**Selected text**
· · · · ·

W3C

SDSVoc bar camp: Versions and archives - how to annotate and query

01 Dec 2016

See also: IRC log

Attendees

Present
newton, AxelPolleres, jrvosse, Javier, Jacco, sebastian, BernadetteLoscio, DavidBrowning, WillemVanGemert
Regrets
Chair
AxelPolleres
Scribe
Javier

<AxelPolleres> to join type /join #sdsvoc_versioning

<AxelPolleres> 1) How to describe your change frequency and change characteristics

<AxelPolleres> E.g. order preserving, monotonicity, no change in the ontology but changes in the instances, etc.

<AxelPolleres> Are there specific vocabularies? Should we join forces to create one? Which are the potential needs?

<AxelPolleres> How to query data across time?

<AxelPolleres> Collect requirements/use cases

<AxelPolleres> How to efficiently store and archive public datasets, allowing users to ask complex cross-time queries? how can metadata make that easier?

<AxelPolleres> Jacco: use case annotating artworks, vocabulary is updated regularly, assumed to be only additions

<AxelPolleres> … but some risk for semantic changes.

<AxelPolleres> … problems with querying archived data over time.

problems with concept drift

<AxelPolleres> scribe: Javier

david: validity period in one dimension but also the authors and changes

<AxelPolleres> David: version means for us schema updates, not the ongoing data (changes are always happening there)

<AxelPolleres> … could be streams.

David: in streaming, transaction is fairly complete
... we treat versions as software releases

<AxelPolleres> … common in the finance, data market.

<AxelPolleres> … customers don’t want to look at transaction logs, but they want to search/lookup events.

david: you don't want to track all the transaction logs, but we would like to have a most common practice with DCAT

<AxelPolleres> Transaction log vs. “full snapshots"

david: we have different representations for different needs: full spanshots + Logs
... we have different representations for different needs: full snapshots + Logs
... It may change every minute, but it is published once per day

<AxelPolleres> “here you get ther realtime dataset and here you get the daily snapshot” might be different distributions of the same dataset.

<AxelPolleres> David: time dimension might be part of the data/snapshot or part of the metadata

<AxelPolleres> metadate needs either be able to say “this column in the data” contains the temporal validity of the data or to describe the temporal extent of the whole dataset/distribution/resource

<AxelPolleres> Willem: Eurostat overwrites, does not provide history.

· · · · ·

**Supplied material**

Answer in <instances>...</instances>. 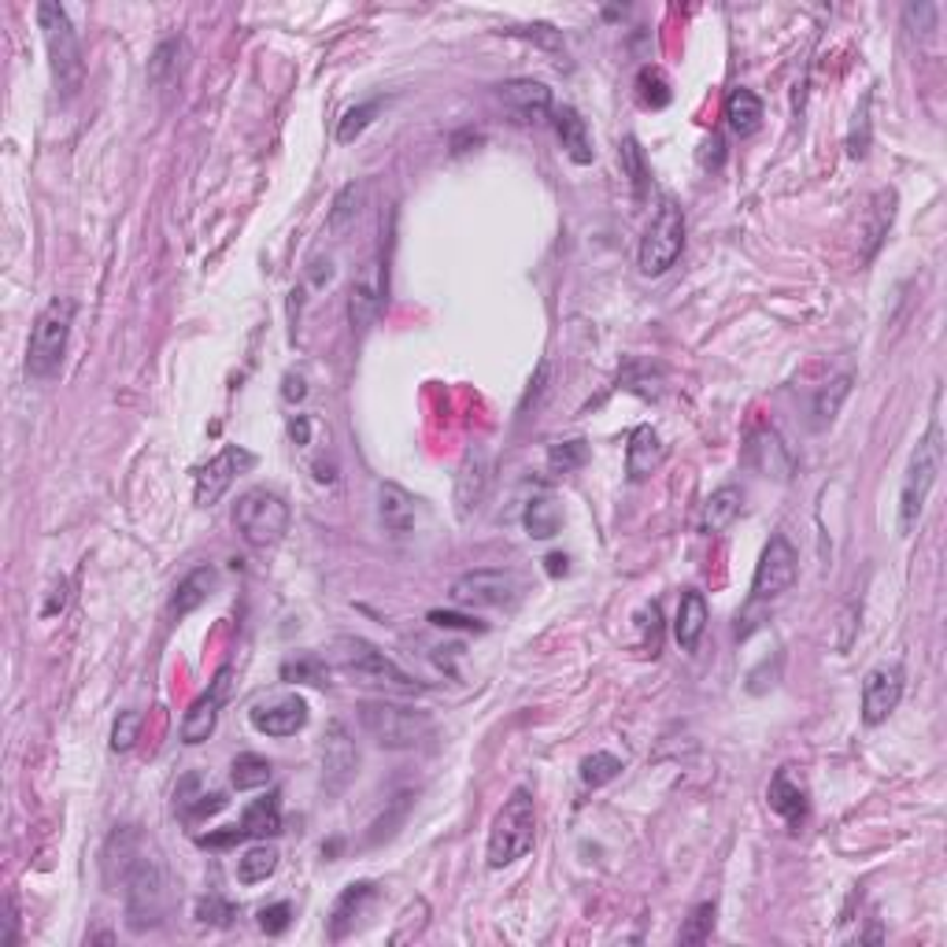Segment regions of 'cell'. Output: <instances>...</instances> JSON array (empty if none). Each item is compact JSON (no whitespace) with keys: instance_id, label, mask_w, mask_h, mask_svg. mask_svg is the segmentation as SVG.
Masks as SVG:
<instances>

· · · · ·

**Problems to solve**
1) Reproduce the meeting minutes word for word from "David: in streaming, transaction" to "to search/lookup events.".
2) List the examples of change characteristics that the meeting minutes give after "E.g." in AxelPolleres's first point.
The material has no role in any of this.

**Completed exercise**
1)
David: in streaming, transaction is fairly complete
... we treat versions as software releases

<AxelPolleres> … common in the finance, data market.

<AxelPolleres> … customers don’t want to look at transaction logs, but they want to search/lookup events.

2)
- order preserving
- monotonicity
- no change in the ontology but changes in the instances